There are many people here in the bible belt of Oklahoma who are strong in their faith. Especially their deeply held evangelical Christian beliefs. Evangelism is another thing we are sure to encounter here at the University of Oklahoma. Not necessarily the two guys in black suits asking you if you want to hear the about the good news, or the nut-job in front of Dale Hall yelling at you that you are going straight to hell in a handbasket, but often in the form of friends. There is going to be someone who is going to try to tell you about what they believe and why you should too. Many students despise this entrée of evangelism because it often comes with a side of judgment and anger for dessert. The intention of these evangelists is a good one, and to be rude to them is not the answer. It is actually important and beneficial to talk with people about beliefs. I enjoy talking to them about what they believe because instead of converting me, it actually makes me more confident in what I think. On the other hand, if you are devoutly religious there are going to be people who tell you that your beliefs are stupid. They will tell you that you should be able to party, you should be able to have sex, you should be able to curse and it not be a sin. The same rule applies. If you have really thought about what you believe as an individual then these people will not sway you. Often when we are swayed by people it is because what we thought we believed is actually just what someone else told us to think, whether that be our family or someone else. In college, we have to learn about ourselves and it is important to learn about others to really know yourself.

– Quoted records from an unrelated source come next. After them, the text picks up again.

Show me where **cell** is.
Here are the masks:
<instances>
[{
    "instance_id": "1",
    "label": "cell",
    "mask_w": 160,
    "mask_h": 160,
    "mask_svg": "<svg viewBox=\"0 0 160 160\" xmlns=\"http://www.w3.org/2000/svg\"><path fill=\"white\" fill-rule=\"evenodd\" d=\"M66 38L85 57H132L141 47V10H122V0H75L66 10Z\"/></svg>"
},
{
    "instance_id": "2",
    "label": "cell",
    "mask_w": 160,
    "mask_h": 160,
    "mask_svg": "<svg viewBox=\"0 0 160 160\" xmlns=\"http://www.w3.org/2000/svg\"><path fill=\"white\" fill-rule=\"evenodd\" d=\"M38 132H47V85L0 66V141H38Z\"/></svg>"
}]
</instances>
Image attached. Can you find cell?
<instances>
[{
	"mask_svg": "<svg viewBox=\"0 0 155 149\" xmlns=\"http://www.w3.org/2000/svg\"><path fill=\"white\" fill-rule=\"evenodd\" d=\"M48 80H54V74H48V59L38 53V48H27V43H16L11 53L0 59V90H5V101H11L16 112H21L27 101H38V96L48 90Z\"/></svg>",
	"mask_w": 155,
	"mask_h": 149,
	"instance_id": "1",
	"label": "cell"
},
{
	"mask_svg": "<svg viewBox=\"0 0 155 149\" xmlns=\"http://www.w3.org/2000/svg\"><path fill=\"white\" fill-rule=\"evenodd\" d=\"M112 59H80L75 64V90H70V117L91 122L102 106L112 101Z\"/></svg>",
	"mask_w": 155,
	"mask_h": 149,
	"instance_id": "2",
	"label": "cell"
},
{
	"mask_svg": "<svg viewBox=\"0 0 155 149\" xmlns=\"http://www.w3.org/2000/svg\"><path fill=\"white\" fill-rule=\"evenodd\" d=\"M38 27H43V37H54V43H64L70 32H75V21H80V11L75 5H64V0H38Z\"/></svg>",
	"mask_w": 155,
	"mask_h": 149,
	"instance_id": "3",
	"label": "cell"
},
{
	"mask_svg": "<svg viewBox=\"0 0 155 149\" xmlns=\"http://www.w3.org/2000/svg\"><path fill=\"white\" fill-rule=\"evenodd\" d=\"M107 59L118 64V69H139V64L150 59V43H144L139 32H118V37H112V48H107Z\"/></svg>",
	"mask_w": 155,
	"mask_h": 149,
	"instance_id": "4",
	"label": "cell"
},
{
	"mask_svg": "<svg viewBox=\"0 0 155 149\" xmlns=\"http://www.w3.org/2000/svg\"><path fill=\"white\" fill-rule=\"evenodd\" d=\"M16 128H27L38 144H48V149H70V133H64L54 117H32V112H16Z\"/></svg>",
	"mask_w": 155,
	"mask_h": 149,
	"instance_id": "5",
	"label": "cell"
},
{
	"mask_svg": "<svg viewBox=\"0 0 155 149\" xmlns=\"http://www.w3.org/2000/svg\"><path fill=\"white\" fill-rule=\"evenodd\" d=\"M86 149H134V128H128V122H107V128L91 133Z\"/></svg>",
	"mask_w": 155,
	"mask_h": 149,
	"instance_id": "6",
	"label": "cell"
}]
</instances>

The struggle with religious beliefs and spirituality is something that we all face as young adults. Our family, friends, professors, and many more people around us are going to tell us what we should believe. In the end, the important thing is to know that questioning beliefs is part of learning how to think for yourself. Instead of looking at it as a bad thing, look at it as a way to really be self-assured and decide what YOU think not what THEY think. The reality of religion is, there is no way to know whether one is right or wrong. It is just as possible that Hitler could be reincarnated into a dung beetle that eats poop for nourishment as it is that there is a Heaven. That is why it is called faith. An important thing in college is that we acknowledge other people’s beliefs with acceptance, and in turn really focus on being independently confident in our own beliefs. The most important thing though is that we realize that everyone struggles with what they believe whether they are atheist, agnostic, Muslim, Christian, Jewish, or Buddhist, and it helps to talk to one another about that internal spiritual struggle, regardless of what we believe.